**How to complete this task:** In the passage about the game Looping, echo the text starting at "Looping was first" and ending at "founder Reinhard Stompe.".

Looping was first released in arcades by Video Games GmbH in Europe and Venture Line in North America in March 1982. The game was ported to ColecoVision by Nuvatec and published in 1983 by Coleco in North America and CBS Electronics in Europe. The ColecoVision port was programmed by Ed English, as Giorgio Ugozzoli was not involved in the porting process. An Atari 2600 conversion, programmed by subcontractor Ed Temple, was under development by Individeo and advertised but went unpublished until it was released as a limited run of 250 boxed copies at the 2003 Classic Gaming Expo. An Intellivision version was planned as well but never released. In 2011, the game's ROM image was made available as freeware with permission from Video Games GmbH founder Reinhard Stompe.

== Reception ==

The ColecoVision conversion of Looping was met with mixed reception from critics since its release but proved to be one of the top-selling cartridges for the console in September 1983. Electronic Fun with Computers & Games Noel Steere gave the port a perfect rating and regarding its controls as unique. Likewise, Video Games Players Raymond Dimetrosky found the controls to be extremely sensitive, stating that young players may find the game frustrating, but praised the ColecoVision version for the colorful and detailed graphics as well as sound effects.

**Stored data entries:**

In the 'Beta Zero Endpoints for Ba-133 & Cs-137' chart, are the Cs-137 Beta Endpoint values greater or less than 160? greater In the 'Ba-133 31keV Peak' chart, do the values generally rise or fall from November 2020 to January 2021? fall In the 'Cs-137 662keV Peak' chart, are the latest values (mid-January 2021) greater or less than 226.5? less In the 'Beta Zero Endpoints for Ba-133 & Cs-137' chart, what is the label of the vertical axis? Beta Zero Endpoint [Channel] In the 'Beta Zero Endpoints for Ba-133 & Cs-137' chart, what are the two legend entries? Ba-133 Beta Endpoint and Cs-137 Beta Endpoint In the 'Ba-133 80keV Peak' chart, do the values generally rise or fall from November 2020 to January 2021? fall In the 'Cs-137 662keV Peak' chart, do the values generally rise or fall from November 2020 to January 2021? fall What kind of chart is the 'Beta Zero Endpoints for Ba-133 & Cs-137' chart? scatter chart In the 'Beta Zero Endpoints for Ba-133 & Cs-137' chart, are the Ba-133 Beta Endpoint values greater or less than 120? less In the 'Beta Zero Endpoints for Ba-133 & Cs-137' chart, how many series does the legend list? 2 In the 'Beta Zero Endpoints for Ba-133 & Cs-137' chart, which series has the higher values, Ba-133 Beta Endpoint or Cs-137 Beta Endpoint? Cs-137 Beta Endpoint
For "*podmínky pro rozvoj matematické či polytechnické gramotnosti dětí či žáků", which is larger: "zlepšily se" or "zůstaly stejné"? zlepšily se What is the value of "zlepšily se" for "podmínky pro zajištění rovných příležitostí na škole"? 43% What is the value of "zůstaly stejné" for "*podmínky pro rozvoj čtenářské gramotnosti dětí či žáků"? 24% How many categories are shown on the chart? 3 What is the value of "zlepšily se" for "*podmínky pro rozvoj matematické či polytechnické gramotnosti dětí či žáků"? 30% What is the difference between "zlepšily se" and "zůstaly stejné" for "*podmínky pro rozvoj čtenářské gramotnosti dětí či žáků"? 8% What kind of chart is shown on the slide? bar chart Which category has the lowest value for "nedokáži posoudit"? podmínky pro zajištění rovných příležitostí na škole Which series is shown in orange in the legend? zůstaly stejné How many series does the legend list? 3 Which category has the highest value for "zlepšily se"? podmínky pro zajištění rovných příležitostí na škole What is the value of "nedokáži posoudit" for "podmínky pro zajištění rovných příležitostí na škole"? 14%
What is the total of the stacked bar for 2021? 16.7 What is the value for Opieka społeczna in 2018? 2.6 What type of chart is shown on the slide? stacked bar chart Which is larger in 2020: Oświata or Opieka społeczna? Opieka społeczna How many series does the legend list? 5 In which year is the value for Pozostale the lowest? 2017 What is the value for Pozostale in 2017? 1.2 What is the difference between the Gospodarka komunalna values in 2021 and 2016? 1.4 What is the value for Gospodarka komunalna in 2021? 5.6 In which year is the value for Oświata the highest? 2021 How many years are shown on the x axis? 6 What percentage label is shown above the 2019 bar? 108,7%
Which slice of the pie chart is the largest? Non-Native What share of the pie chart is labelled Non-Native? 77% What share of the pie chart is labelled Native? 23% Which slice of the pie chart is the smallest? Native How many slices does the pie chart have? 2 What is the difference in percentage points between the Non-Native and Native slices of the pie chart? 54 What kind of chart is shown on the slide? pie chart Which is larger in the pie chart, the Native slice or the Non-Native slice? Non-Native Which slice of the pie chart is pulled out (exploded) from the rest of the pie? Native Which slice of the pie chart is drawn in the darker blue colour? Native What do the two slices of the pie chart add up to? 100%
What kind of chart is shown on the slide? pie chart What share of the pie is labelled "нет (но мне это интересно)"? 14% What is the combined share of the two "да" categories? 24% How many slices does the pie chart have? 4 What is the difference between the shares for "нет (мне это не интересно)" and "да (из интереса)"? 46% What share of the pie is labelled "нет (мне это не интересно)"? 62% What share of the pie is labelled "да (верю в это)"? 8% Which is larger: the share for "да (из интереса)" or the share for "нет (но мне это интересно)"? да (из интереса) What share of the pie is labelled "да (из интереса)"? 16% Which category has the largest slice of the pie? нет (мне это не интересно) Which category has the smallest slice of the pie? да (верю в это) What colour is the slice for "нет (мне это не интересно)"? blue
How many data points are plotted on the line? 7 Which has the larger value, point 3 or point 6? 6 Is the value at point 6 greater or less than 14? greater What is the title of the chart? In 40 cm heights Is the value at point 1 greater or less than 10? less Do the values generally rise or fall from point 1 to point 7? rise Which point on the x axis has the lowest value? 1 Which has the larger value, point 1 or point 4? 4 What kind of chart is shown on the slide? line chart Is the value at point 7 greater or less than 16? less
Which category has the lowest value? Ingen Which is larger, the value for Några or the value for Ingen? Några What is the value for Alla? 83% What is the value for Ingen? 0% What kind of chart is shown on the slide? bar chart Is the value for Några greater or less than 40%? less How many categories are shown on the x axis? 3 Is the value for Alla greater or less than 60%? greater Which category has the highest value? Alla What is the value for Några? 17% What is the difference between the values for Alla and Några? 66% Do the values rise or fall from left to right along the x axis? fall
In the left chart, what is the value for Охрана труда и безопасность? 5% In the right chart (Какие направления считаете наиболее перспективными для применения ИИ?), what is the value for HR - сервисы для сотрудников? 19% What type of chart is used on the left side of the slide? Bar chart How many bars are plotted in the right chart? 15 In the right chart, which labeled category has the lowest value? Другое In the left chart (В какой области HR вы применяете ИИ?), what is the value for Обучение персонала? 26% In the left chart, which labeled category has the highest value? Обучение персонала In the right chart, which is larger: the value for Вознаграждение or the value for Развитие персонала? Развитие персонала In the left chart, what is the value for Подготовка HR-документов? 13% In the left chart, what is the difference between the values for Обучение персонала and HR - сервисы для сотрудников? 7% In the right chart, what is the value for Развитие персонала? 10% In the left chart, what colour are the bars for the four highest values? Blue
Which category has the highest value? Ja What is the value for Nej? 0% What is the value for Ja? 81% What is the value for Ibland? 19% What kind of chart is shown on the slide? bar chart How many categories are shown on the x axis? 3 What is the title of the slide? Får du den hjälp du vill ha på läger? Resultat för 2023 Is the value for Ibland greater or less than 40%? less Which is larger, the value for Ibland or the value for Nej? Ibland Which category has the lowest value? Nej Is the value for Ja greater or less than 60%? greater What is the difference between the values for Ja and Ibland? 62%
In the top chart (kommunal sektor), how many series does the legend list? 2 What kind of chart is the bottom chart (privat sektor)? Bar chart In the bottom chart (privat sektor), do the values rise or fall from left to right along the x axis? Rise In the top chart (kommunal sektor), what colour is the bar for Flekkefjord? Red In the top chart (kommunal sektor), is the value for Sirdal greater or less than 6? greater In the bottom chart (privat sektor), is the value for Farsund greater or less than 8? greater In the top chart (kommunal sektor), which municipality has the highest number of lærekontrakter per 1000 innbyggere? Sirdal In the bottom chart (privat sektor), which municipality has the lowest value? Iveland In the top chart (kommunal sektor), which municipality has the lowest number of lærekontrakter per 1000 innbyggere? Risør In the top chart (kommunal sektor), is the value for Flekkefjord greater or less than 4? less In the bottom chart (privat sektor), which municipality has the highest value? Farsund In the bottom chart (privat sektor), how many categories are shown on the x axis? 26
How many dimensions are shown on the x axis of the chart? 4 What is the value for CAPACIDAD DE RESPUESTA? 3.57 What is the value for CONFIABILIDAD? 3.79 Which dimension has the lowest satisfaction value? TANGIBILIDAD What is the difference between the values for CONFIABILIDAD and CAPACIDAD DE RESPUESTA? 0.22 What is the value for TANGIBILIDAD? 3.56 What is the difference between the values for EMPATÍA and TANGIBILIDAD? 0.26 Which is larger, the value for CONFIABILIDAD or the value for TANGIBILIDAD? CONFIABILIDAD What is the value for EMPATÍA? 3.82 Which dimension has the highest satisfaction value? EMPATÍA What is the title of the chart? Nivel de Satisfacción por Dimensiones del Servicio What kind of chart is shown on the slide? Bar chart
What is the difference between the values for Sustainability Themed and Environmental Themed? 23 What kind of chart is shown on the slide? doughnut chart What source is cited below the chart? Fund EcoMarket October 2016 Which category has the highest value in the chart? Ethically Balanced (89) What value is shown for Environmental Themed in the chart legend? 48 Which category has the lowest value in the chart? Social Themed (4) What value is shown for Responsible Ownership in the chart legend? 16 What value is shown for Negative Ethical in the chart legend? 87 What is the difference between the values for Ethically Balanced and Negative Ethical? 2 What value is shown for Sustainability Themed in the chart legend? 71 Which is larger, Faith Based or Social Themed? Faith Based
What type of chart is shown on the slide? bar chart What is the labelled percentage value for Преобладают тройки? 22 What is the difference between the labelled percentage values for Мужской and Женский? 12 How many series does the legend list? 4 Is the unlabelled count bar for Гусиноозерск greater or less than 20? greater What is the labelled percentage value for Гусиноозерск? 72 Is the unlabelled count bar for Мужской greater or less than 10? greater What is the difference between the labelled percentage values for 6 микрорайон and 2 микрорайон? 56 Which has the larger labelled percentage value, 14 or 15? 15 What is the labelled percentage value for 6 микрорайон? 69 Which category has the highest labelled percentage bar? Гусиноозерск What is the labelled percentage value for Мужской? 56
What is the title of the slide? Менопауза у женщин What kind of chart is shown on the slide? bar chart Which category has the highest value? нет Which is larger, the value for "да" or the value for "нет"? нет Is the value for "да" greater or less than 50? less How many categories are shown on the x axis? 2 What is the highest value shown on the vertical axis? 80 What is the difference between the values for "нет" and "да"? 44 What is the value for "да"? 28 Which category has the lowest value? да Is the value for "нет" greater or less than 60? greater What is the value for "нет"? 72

**Task result:**
Looping was first released in arcades by Video Games GmbH in Europe and Venture Line in North America in March 1982. The game was ported to ColecoVision by Nuvatec and published in 1983 by Coleco in North America and CBS Electronics in Europe. The ColecoVision port was programmed by Ed English, as Giorgio Ugozzoli was not involved in the porting process. An Atari 2600 conversion, programmed by subcontractor Ed Temple, was under development by Individeo and advertised but went unpublished until it was released as a limited run of 250 boxed copies at the 2003 Classic Gaming Expo. An Intellivision version was planned as well but never released. In 2011, the game's ROM image was made available as freeware with permission from Video Games GmbH founder Reinhard Stompe.